→ SOAL YANG DIKERJAKAN:
- 1) Dalam analisis puisi tentang Slopeng, apa yang dilambangkan oleh ungkapan "mendingin tubuh"?
- 2) Sambung analisis puisi tentang Slopeng mulai setelah kalimat terakhirnya.

Begitu juga dengan diksi yang dipakai dalam baris-baris berikutnya
seperti pemilihan kata “Ombak, gemuruh, Melabuh, angin riuh” memiliki
keterkaitan dengan kata “Slopeng” yang berarti pantai yang identik
dengan itu semua.
b.
Citraan (Imaji)
Citraan yaitu kata atau susunan
kata-kata yang dapat mengungkapkan pengalaman indrawi seperti penglihatan,
pendengaran dan perasaan, contohnya pada penggunaan kalimat “slopeng basah,
ombak gemuruh, tak melabuh” memberikan citraan visual seolah-olah pembaca dapat
merasakan pengalaman penyair dalam mendeskripsikan kondisi panatai sehingga
dengan begitu imajinasi pembaca akan hidup mengikuti apa yang tertulis dalam
puisi. Citraan perasaan juga dpat dirasakan dari kalimat “jatuh bersama mimpi,
terjaga seketika, merasa seketika”. Yang menggambarkan suasana batin sang
penyair.
c. Gaya Bahasa.
Gaya bahasa perupakan bahasa berkias yang dapat
menghidupkan/meningkatkan efek dan menimbulkankonotasi tertentu (Soedjito,
1986:128). puisi ini menggunakan bahasa permajasan yakni
kiasan-kiasan metafora, yang mana penyair merusaha mengungkapkan suasana batin
dengan lambang bahasa yang memiliki kemiripan eksistensi seperti halnya “mendingin
tubuh” melambangkan kegelisahan yang dialami penyair, kemudian “Ombak
Gemuruh” melambangkan gejolak perasaan penyair yaitu bercampur baurnya berbagai
perasaan di dalam jiwanya. “Serindu
tak melabuh” mengiaskan
perasaan yang sama-sama dimiliki namun tak dapat disatukan karna terpisah jarak
tempat dan jarak waktu. “angin riuh” melambangkan puncak kegalauan batin
yang terombang ambing oleh kenangan yang tiba-tiba hadir menyerang pikirannya.

→ ENTRI YANG DISEDIAKAN:
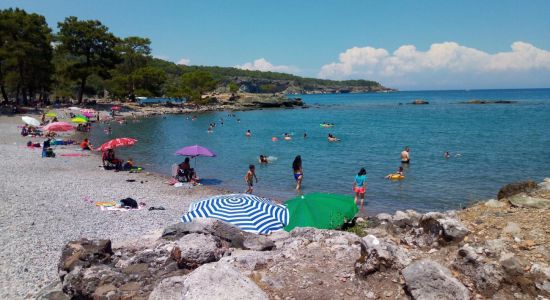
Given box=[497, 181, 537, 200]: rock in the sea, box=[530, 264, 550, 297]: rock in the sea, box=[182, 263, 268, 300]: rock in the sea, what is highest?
box=[497, 181, 537, 200]: rock in the sea

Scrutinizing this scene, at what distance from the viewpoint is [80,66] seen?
6900 centimetres

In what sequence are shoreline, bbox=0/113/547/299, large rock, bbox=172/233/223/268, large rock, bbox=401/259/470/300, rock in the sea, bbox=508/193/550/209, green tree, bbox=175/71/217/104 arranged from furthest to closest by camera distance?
green tree, bbox=175/71/217/104 < shoreline, bbox=0/113/547/299 < rock in the sea, bbox=508/193/550/209 < large rock, bbox=172/233/223/268 < large rock, bbox=401/259/470/300

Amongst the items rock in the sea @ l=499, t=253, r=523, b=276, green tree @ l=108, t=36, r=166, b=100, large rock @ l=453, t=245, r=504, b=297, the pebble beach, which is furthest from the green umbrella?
green tree @ l=108, t=36, r=166, b=100

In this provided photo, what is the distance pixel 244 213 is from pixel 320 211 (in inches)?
80.1

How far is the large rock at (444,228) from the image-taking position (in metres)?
6.97

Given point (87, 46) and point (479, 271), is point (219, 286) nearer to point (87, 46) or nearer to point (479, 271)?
point (479, 271)

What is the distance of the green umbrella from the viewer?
10922 mm

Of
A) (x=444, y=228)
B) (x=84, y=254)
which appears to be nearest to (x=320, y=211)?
(x=444, y=228)

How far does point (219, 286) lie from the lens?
5.79 m

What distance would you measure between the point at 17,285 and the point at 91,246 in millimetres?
1904

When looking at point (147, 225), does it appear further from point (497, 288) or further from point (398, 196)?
point (398, 196)

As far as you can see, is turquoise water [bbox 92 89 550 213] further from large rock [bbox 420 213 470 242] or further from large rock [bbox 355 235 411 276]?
large rock [bbox 355 235 411 276]

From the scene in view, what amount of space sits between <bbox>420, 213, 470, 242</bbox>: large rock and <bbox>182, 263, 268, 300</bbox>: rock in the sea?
3.32m

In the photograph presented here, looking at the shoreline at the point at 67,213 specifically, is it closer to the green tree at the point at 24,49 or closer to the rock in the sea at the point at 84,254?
the rock in the sea at the point at 84,254
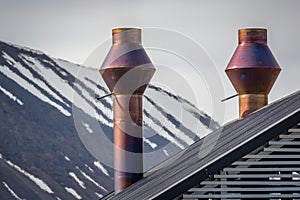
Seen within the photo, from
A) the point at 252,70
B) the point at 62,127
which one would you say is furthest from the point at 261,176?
the point at 62,127

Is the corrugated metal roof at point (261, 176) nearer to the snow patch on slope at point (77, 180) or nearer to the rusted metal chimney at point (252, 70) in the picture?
the rusted metal chimney at point (252, 70)

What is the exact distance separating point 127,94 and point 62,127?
69347mm

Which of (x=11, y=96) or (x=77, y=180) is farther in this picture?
(x=11, y=96)

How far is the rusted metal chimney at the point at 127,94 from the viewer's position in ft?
105

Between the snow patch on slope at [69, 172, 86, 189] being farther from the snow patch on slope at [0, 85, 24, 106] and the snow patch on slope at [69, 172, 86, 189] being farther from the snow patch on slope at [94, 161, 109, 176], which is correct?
the snow patch on slope at [0, 85, 24, 106]

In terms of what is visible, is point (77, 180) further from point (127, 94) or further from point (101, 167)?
point (127, 94)

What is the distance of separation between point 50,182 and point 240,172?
71.5 m

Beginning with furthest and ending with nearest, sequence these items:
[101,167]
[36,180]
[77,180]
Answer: [101,167] < [77,180] < [36,180]

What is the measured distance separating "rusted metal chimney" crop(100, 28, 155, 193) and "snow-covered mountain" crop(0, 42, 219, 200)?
5400 cm

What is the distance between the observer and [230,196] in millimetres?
18922

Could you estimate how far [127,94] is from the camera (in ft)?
108

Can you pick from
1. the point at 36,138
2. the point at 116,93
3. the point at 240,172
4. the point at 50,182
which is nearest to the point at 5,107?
the point at 36,138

→ JAWABAN TIAP SOAL:
- 1) Ungkapan itu melambangkan kegelisahan yang dialami penyair.

- 2)
2.
Analisis
struktur batin puisi “Slopeng Basah”
a.
Tema
Tema megupakan gagasan utama yang
terdapat dalam puisi yang biasanya menjadi focus pembahasan. Berdasarkan
analisis dapat di simpulkan bahwa puisi ini bertema tentang suatu kenangan masa
lalu yang kemudian hadir dalam pikiran dan jiwa pengarang mengusik batinnya dan
menimbulkan perasaan-perasaan batin dan
kemudia membuat panyair tersadar akan sesuatu, yakni perasaan cinta nya
terhadap seorang wanita yang hadir menghiasi kenangan masa lalunya.
b.
Rasa (feeling)
Rasa merupakan suasana penyair yang
tertuang dalam puisi dalam hal ini berupa perasaan gelisah, rindu, dan
kegalauan batin.
c.
Amanat
Adapun amanat yang disampaikan
penyair yaitu bahwa segala kenangan masa lalu tentang perasaan cinta terhadap
seseorang bisa saja muncul dan tidak dapat dipungkiri bahwa hal itu akan menimbulkan
perasaan gelisah, kalut rindu dan sebagainya. Secara tegas dapat ikatakan bahwa
kenangan tak kan pernah bisa hilang dari diri seseorang.
B.
Interpretasi
Berdasarkan Metode Semiotik
(Judul) “Slopeng Basah”
“Slopeng”
merupakan nama suatu tempat yaitu pantai Slopeng yang letak geografisnya di
daerah Sumenep. Pemilihan Slopeng sebagai judul sekaligus kata yang mengawali
puisi memiliki peran penting. Kata Slopeng mempunyai pengaruh terhadap
pemilihan kata setelahnya yaitu “Basah” Sebab pantai (Slopeng) identik
dengan air dan air identik dengan basah atau, sesuatu akan basah apabila
terkena air. Dan Pantai (slopeng) penyebab terjadinya basah.
Kata “basah”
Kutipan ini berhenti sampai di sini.